*** Opening of RECORDS SUPPLIED ***

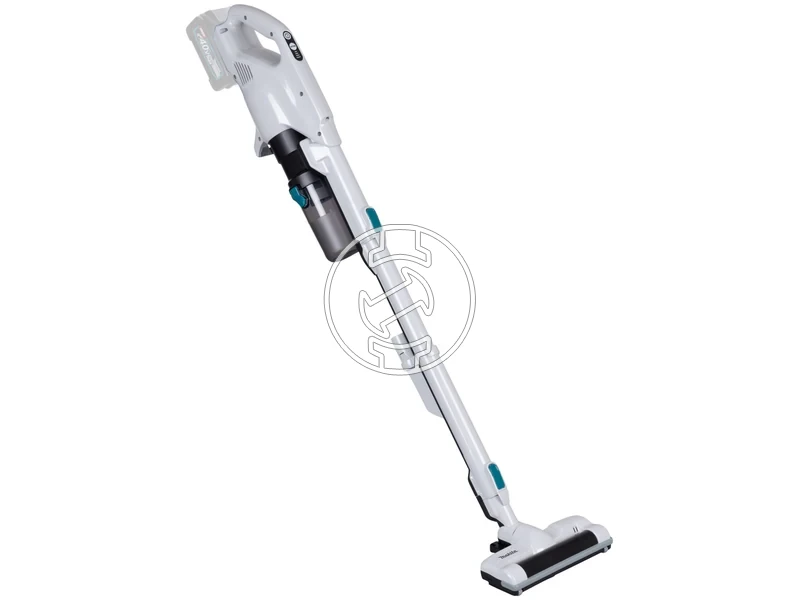 Kép: 40Vmax XGT BL 110 W 4 sebesseges porszivo CIKLON forgofej Z.webp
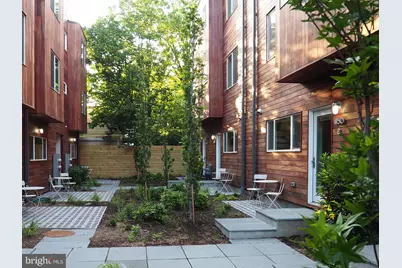 448 Ridge Street NW, Washington, DC 20001 - Photo 1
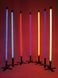 EUROLITE Neon Stick T8 36W 134cm red L EL-1285 фото 3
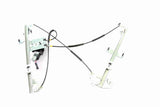 Window Regulator - V42-0359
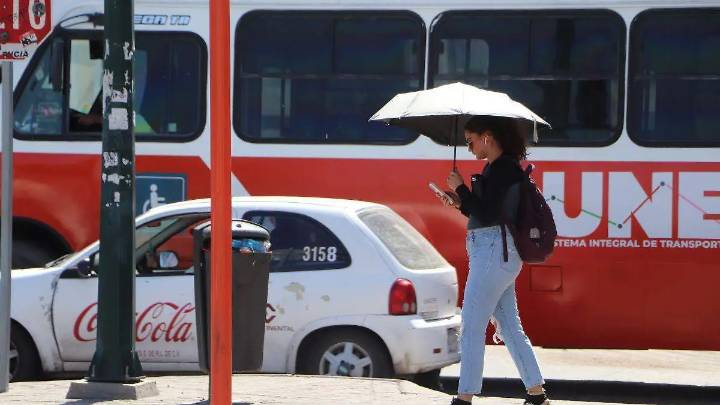 ¿Bajará la temperatura en Sonora? Este es el pronóstico del clima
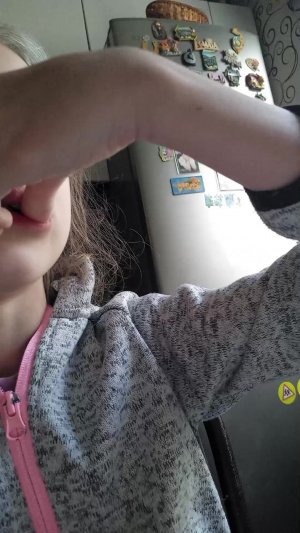 проснулись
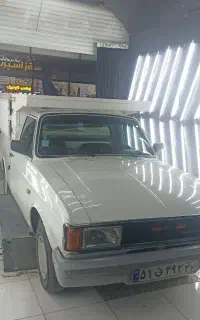 وانت کرایه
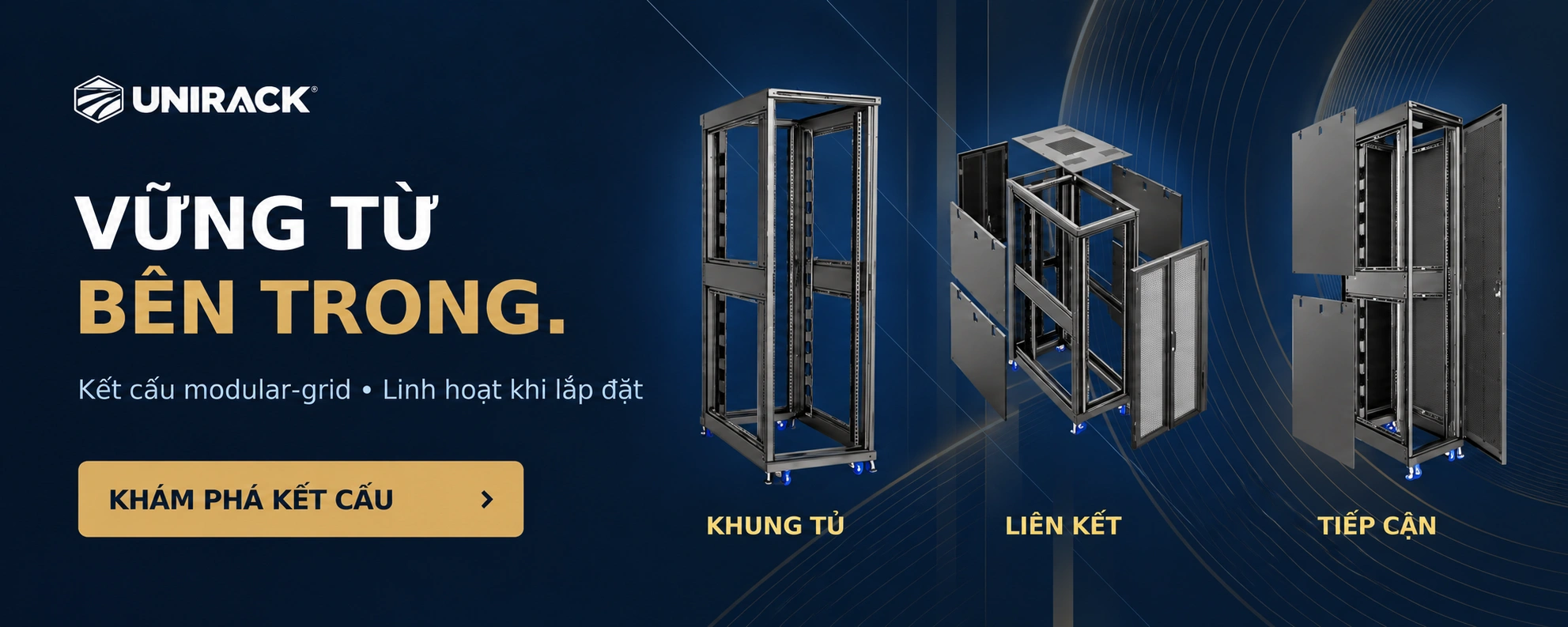 Tủ mạng cuối trang
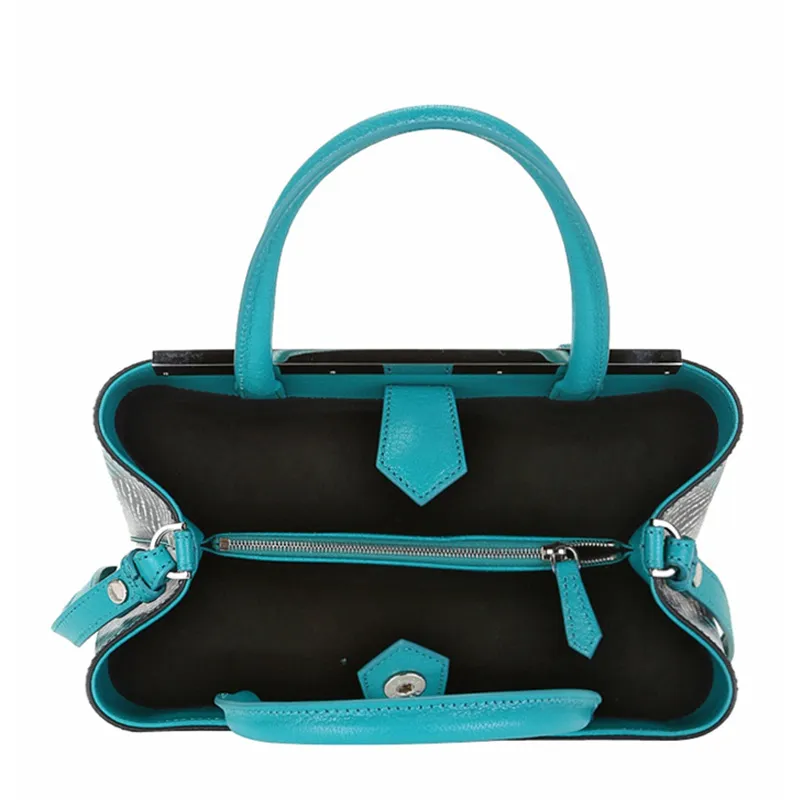 Logo Handbag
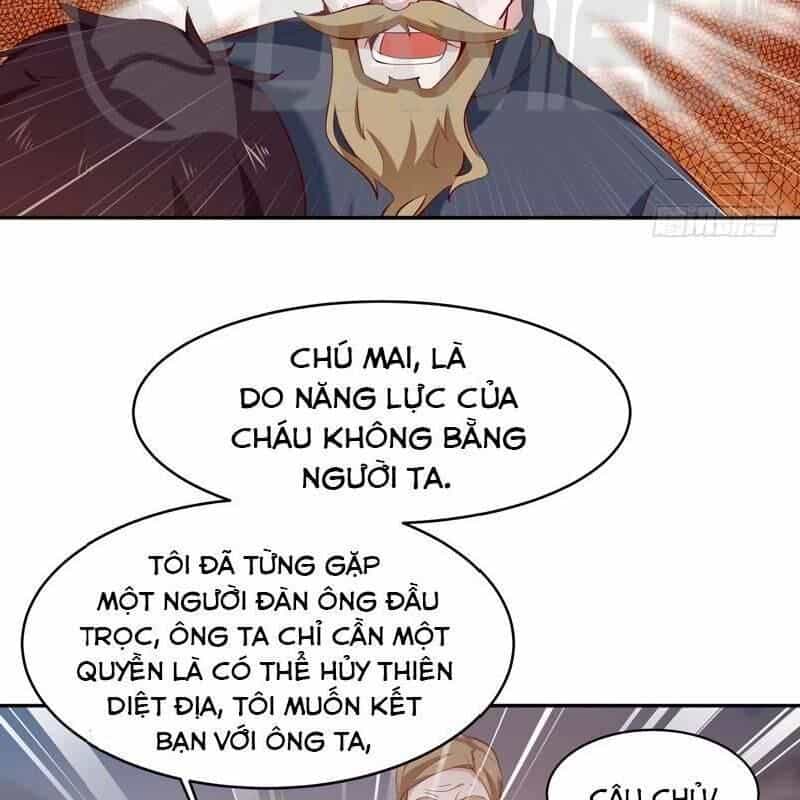 Trùng Sinh Đô Thị Thiên Tôn - Chương 43 - ảnh 32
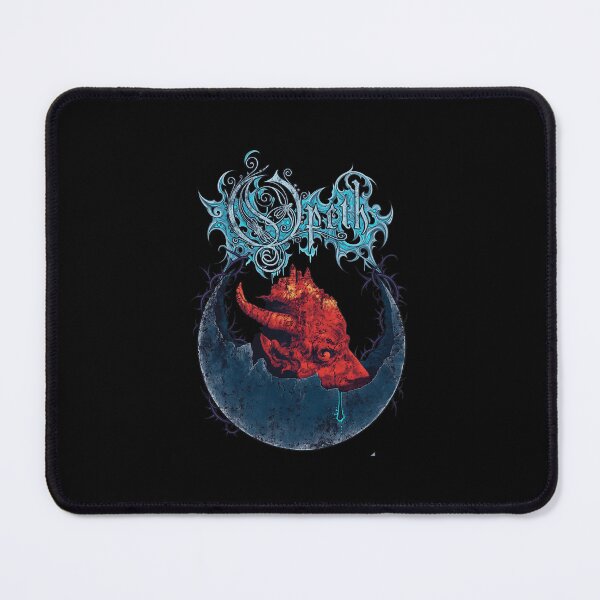 Item preview, Opeth Progressive Metal designed and sold by klarikamt8.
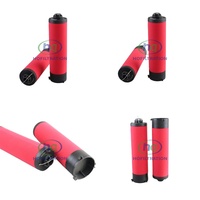 1617704005 1617704006 HQFILTRATION Luft-Öl-Abscheider Filterelement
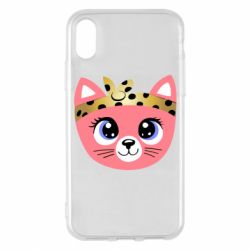 Apple iPhone X/Xs - FATLINE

*** Close of RECORDS SUPPLIED ***

▸ TASK DIRECTIONS:
Your copy should consist solely of the lines from the line containing "Tủ mạng cuối trang" through the last line of the records above, reproduced exactly, with the pictures left out.

▸ EXERCISE SOLUTION:
 Tủ mạng cuối trang
 Logo Handbag
 Trùng Sinh Đô Thị Thiên Tôn - Chương 43 - ảnh 32
 Item preview, Opeth Progressive Metal designed and sold by klarikamt8.
 1617704005 1617704006 HQFILTRATION Luft-Öl-Abscheider Filterelement
 Apple iPhone X/Xs - FATLINE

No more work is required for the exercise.